2. Although the transferred prisoners will reside in the American heartland, they will not see the inside of an actual American court room. Some of them will be tried before military commissions; many others will be detained indefinitely without trial, without charges and basically without hope. William Lynn of the Department of Defense has announced that the choice of forum, or the decision not to have any forum at all, is determined on the basis of the likelihood of a favorable outcome for the prosecution. Federal trials in civil court rooms are reserved for those defendants with the least chance of escaping conviction. If the case against a given prisoner is relatively weaker, then trial proceeds before a military tribunal, where the rules of evidence are relaxed in favor of the government and the tribunal itself is more likely to convict. If even this kangaroo proceeding cannot be relied upon to assure conviction, then the government plays its ace in the hole: the prisoner is just held indefinitely with no charges and no trial.
Thus, the system is set up so that the weaker the case against you, the less justice you are afforded. I think this is the Winston Smith principle of jurisprudence.
3. As a legislator and as a Democratic nominee on the campaign trail, Obama was against military tribunals altogether, and spoke out against the tyrannical practice of detention without trial. Now all of that has changed. The underlying rationale which Obama must have adopted during the last twelve months, at some point after his election was assured, is that a Muslim detainee in Guantanamo must be there for some reason, so it's logical to assume that the prisoner is guilty; that is, that a presumption of guilt exists. Whether the United States can prove it or not is somewhat beside the point, although from the viewpoint of the prisoner, I suppose, it is the point entirely. The fallacy, not often publicized (but which my membership in a legal bar compels me to point out, since I am required by the Canons of Ethics to advocate for justice even for those whom society despises), is that the right of habeas corpus, finally regained by the detainees in the Supreme Court case of Boumeddiene, has been exercised successfully by detainees in 29 out of 33 cases, or 88% of the time. The presumption of guilt which has supplanted the previous (220 year) history presuming innocence (as enshrined in the Bill of Rights), has been moved aside for purely political reasons unrelated to (a) actual danger to the United States or (b) common decency. Thus, the idea of detention without trial, in the face of such a procedural history and possibility of error, seems nothing short of tyranny.

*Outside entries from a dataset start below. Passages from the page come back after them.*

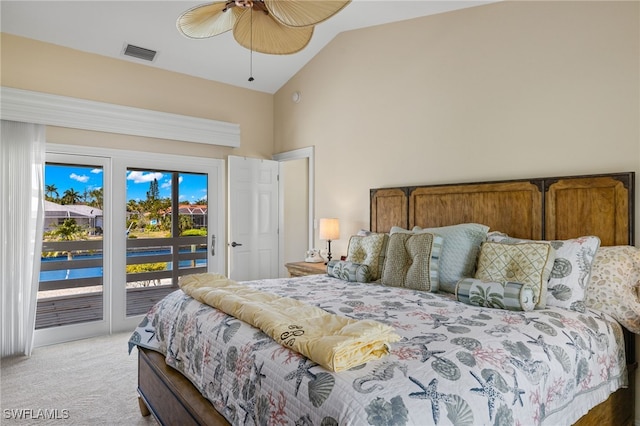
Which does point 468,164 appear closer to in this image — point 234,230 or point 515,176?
point 515,176

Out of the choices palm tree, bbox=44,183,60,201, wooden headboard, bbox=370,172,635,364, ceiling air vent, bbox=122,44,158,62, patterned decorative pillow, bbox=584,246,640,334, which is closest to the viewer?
patterned decorative pillow, bbox=584,246,640,334

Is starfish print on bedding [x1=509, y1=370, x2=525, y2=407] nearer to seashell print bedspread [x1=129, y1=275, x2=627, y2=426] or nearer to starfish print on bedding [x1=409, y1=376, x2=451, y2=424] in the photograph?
seashell print bedspread [x1=129, y1=275, x2=627, y2=426]

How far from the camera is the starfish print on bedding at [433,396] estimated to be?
3.62 ft

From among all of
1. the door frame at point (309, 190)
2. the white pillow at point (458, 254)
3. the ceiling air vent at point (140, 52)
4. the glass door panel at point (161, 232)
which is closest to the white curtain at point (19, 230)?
the glass door panel at point (161, 232)

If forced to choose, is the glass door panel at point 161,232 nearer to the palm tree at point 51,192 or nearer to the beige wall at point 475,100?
the palm tree at point 51,192

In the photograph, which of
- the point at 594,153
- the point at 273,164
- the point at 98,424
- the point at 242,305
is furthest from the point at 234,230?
the point at 594,153

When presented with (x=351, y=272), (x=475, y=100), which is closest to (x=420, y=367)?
(x=351, y=272)

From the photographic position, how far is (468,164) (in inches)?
125

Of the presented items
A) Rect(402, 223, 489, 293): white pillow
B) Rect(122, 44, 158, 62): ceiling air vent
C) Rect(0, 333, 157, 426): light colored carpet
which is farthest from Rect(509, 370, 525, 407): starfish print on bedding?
Rect(122, 44, 158, 62): ceiling air vent

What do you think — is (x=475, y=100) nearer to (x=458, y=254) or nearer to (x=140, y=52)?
(x=458, y=254)

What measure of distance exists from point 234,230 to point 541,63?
3.52m

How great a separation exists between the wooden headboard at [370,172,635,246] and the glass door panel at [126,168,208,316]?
2423mm

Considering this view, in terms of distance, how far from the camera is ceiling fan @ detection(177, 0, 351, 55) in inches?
78.9

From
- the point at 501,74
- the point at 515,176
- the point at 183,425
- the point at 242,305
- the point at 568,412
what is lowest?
the point at 183,425
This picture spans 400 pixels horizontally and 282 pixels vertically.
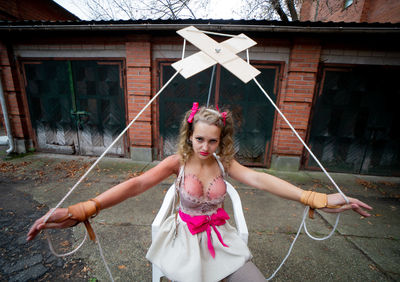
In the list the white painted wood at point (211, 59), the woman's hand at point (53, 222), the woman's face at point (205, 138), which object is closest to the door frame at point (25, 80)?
the white painted wood at point (211, 59)

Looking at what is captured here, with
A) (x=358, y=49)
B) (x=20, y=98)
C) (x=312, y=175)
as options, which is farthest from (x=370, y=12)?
(x=20, y=98)

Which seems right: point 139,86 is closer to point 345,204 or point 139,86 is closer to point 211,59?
point 211,59

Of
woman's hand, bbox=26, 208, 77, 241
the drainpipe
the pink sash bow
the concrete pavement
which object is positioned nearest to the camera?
woman's hand, bbox=26, 208, 77, 241

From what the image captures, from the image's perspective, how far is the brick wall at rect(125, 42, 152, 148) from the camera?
439 centimetres

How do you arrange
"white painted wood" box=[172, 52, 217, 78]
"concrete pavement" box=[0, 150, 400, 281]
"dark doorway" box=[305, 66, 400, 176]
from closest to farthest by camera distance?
1. "white painted wood" box=[172, 52, 217, 78]
2. "concrete pavement" box=[0, 150, 400, 281]
3. "dark doorway" box=[305, 66, 400, 176]

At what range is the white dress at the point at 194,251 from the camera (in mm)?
1242

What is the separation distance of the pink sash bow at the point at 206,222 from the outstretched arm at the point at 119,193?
1.26 feet

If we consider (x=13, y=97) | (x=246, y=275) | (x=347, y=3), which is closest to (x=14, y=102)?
(x=13, y=97)

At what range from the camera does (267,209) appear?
122 inches

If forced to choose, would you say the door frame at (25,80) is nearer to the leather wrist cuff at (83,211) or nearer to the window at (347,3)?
the leather wrist cuff at (83,211)

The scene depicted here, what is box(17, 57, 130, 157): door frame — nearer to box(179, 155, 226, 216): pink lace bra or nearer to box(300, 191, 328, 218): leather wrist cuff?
box(179, 155, 226, 216): pink lace bra

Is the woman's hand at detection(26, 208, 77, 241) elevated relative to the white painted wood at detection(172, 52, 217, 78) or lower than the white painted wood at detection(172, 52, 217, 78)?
lower

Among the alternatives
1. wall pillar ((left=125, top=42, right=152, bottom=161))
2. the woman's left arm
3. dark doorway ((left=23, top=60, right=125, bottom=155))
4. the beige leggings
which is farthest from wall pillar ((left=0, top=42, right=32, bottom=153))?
the beige leggings

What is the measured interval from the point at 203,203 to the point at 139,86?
3.95 meters
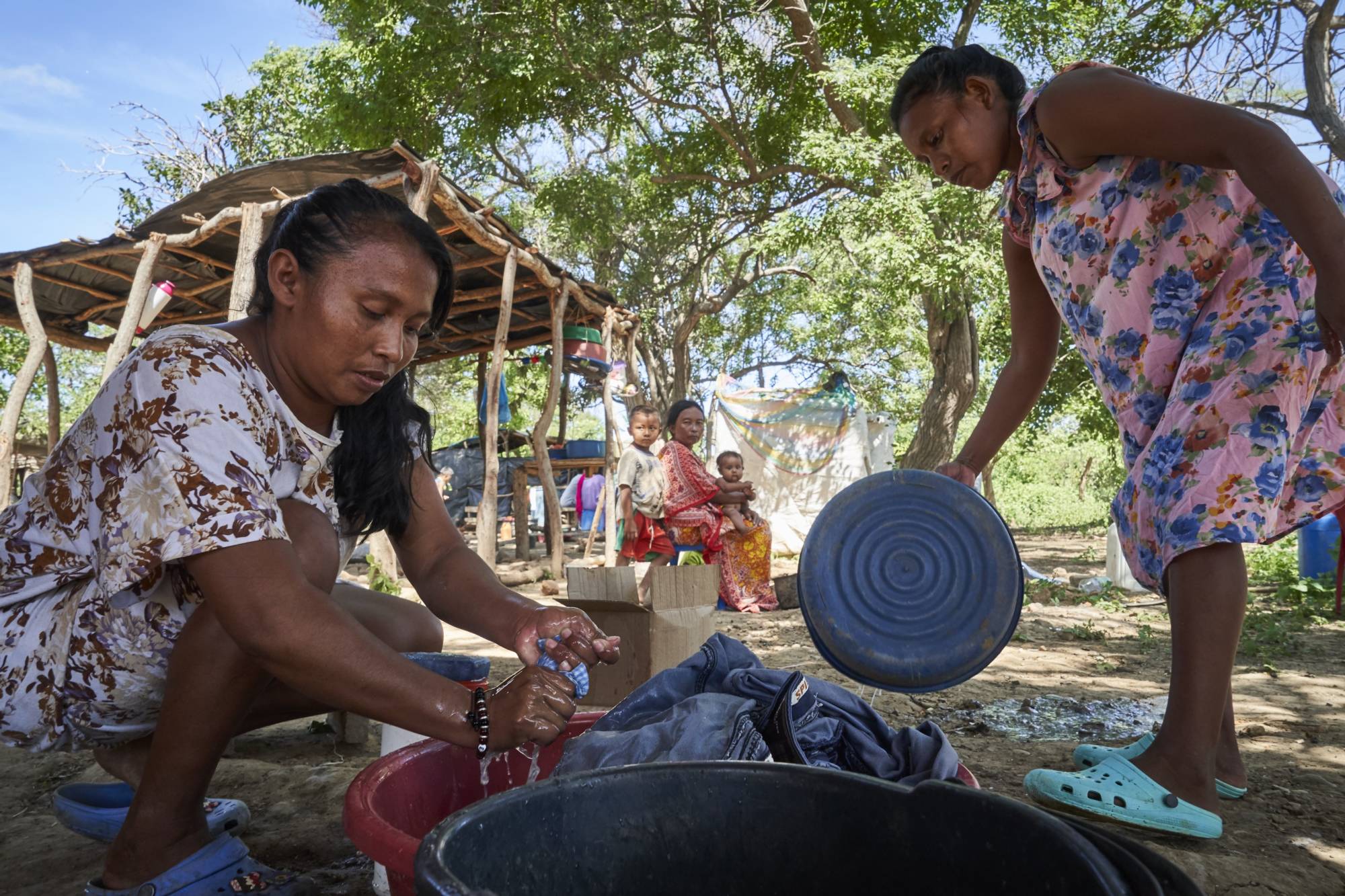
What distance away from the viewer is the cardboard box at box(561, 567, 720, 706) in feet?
9.20

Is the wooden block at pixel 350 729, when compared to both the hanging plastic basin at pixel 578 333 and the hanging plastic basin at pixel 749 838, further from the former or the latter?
the hanging plastic basin at pixel 578 333

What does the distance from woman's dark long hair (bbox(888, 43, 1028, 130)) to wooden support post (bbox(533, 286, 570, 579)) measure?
5838mm

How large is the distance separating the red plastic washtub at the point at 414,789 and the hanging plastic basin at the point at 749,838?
0.59 ft

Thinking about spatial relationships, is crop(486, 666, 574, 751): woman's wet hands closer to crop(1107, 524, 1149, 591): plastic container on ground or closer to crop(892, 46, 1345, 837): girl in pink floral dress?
crop(892, 46, 1345, 837): girl in pink floral dress

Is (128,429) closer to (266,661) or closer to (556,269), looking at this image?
(266,661)

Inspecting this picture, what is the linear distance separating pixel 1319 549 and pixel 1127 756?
5069mm

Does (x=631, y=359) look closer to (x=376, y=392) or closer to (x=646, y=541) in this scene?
(x=646, y=541)

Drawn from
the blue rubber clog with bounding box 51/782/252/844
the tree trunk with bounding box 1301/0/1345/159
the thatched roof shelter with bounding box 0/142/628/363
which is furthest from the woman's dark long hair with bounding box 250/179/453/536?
the tree trunk with bounding box 1301/0/1345/159

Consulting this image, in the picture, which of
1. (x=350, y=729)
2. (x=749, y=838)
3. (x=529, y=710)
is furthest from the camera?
(x=350, y=729)

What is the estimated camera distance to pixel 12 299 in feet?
25.0

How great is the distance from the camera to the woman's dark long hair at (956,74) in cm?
206

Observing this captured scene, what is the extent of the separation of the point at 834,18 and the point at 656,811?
987 cm

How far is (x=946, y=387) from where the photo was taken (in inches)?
343

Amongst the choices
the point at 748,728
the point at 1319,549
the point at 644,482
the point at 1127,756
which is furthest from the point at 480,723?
the point at 1319,549
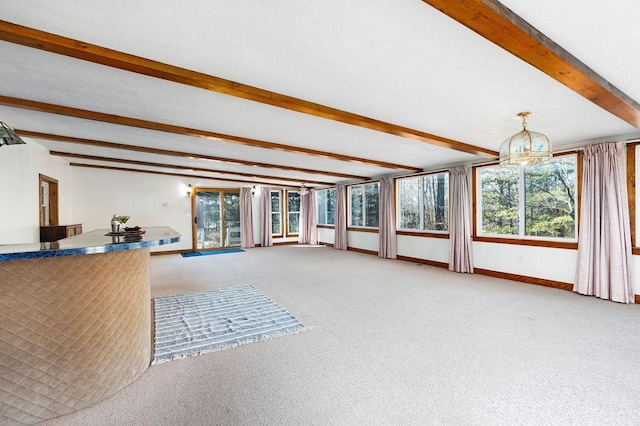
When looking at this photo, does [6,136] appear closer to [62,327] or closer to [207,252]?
[62,327]

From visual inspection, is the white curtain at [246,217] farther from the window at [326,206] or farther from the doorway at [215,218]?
the window at [326,206]

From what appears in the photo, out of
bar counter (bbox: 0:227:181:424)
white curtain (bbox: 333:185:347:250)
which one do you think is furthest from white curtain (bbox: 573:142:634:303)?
white curtain (bbox: 333:185:347:250)

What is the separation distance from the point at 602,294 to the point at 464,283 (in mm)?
1727

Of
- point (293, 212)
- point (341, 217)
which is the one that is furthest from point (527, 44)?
point (293, 212)

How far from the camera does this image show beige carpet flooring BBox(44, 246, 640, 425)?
185 centimetres

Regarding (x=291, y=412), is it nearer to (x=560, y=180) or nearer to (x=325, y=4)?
(x=325, y=4)

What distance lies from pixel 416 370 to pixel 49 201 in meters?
7.79

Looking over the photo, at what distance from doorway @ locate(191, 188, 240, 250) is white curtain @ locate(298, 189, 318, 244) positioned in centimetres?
242

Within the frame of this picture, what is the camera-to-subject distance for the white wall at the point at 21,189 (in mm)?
4082

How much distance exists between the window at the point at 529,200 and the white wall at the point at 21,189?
7.68m

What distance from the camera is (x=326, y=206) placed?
11.1 metres

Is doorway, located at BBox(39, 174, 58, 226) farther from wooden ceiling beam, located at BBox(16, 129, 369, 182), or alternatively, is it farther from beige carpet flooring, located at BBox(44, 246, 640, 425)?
beige carpet flooring, located at BBox(44, 246, 640, 425)

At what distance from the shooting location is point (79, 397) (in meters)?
1.96

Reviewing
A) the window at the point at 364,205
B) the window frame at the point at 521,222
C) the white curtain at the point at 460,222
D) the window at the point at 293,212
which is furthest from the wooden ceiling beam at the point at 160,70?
the window at the point at 293,212
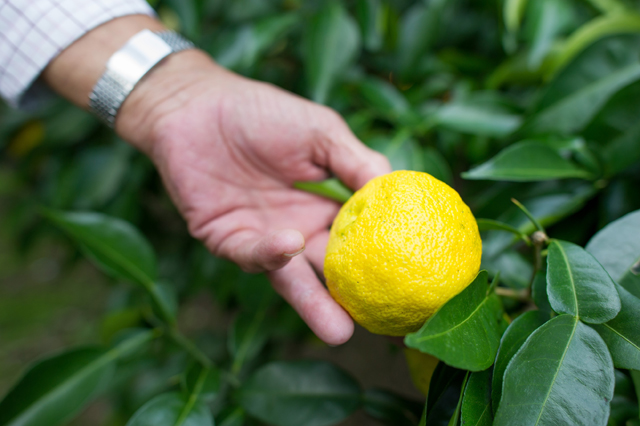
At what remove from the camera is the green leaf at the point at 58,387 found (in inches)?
29.8

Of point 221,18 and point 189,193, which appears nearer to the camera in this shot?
point 189,193

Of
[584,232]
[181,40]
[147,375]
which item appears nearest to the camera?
[584,232]

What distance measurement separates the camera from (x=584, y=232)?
2.70 feet

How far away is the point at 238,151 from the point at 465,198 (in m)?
0.61

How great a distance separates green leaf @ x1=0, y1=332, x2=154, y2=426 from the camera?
76 centimetres

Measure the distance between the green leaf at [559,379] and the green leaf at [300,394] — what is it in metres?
0.45

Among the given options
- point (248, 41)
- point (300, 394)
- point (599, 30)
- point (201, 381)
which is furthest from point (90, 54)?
point (599, 30)

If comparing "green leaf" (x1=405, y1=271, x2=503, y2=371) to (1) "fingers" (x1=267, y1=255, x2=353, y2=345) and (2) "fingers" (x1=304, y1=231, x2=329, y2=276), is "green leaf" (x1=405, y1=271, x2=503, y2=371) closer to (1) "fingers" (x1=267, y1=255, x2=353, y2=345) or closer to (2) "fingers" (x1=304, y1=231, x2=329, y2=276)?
(1) "fingers" (x1=267, y1=255, x2=353, y2=345)

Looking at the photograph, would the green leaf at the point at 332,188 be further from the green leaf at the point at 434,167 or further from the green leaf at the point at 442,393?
the green leaf at the point at 442,393

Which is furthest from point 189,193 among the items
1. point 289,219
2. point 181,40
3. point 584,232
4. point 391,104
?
point 584,232

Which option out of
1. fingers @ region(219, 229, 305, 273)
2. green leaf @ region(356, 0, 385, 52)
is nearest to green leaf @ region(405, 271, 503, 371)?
fingers @ region(219, 229, 305, 273)

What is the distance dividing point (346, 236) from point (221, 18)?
45.9 inches

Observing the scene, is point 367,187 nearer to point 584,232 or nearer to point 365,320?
point 365,320

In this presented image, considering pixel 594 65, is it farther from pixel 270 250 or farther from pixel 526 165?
pixel 270 250
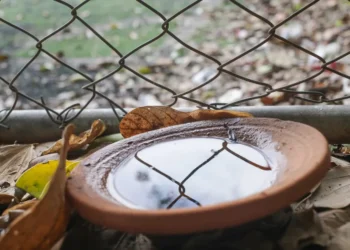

I was watching an interview of Rep. Joe Barton (R, Tex.) yesterday as he fulminated against the grave danger of moving these awful terrorists to Illinois, where, despite the supermax conditions (from which no prisoner has ever escaped), they are likely to successully plot the total destruction of the United States. I guess that Barack Obama keeps thinking that if he splits the difference, closes Guantanamo while keeping its spirit of injustice alive, he can mollify his critics on the Right, as he has tried in so many other instances. That it never works doesn't seem to matter. But I suppose what guys like Barton have learned is that if they remain vociferous and keep complaining, even when Obama does more or less exactly what George W. Bush would have done in the same situation, that they can keep moving the President farther and farther in their direction. Until one day, in the probably not too distant future, they may have the satisfaction of thinking that things have never been so good, and that the election about a year ago, which seemed so transformative at the time, actually didn't amount to much at all.